** DATA SECTION follows **

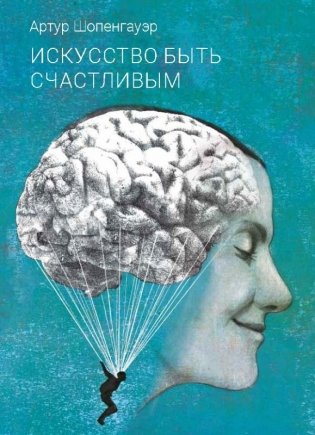 Искусство быть счастливым фото книги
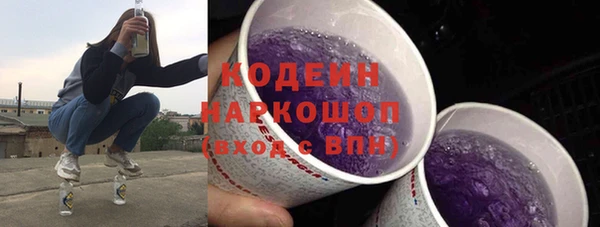 прущая мука Магадан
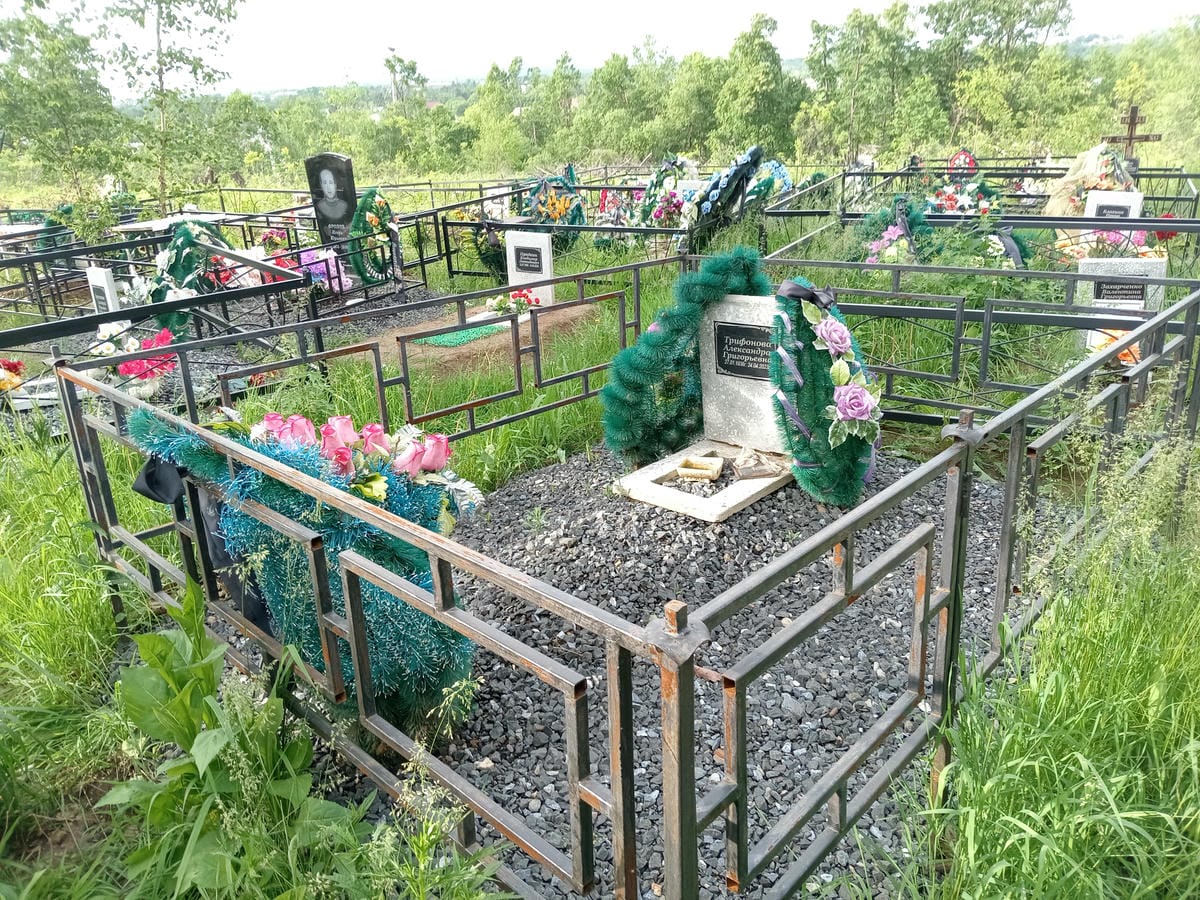 Трифонова Александра Григорьевна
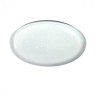 Светильник "звездное небо" LED 76Вт 3000/4000/6000К D500 IP43 Sonex CCT JOLLY 7774/ELN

** End of DATA SECTION **

What you output must match the data exactly, apart from the pictures, which are left out.

 Искусство быть счастливым фото книги
 прущая мука Магадан
 Трифонова Александра Григорьевна
 Светильник "звездное небо" LED 76Вт 3000/4000/6000К D500 IP43 Sonex CCT JOLLY 7774/ELN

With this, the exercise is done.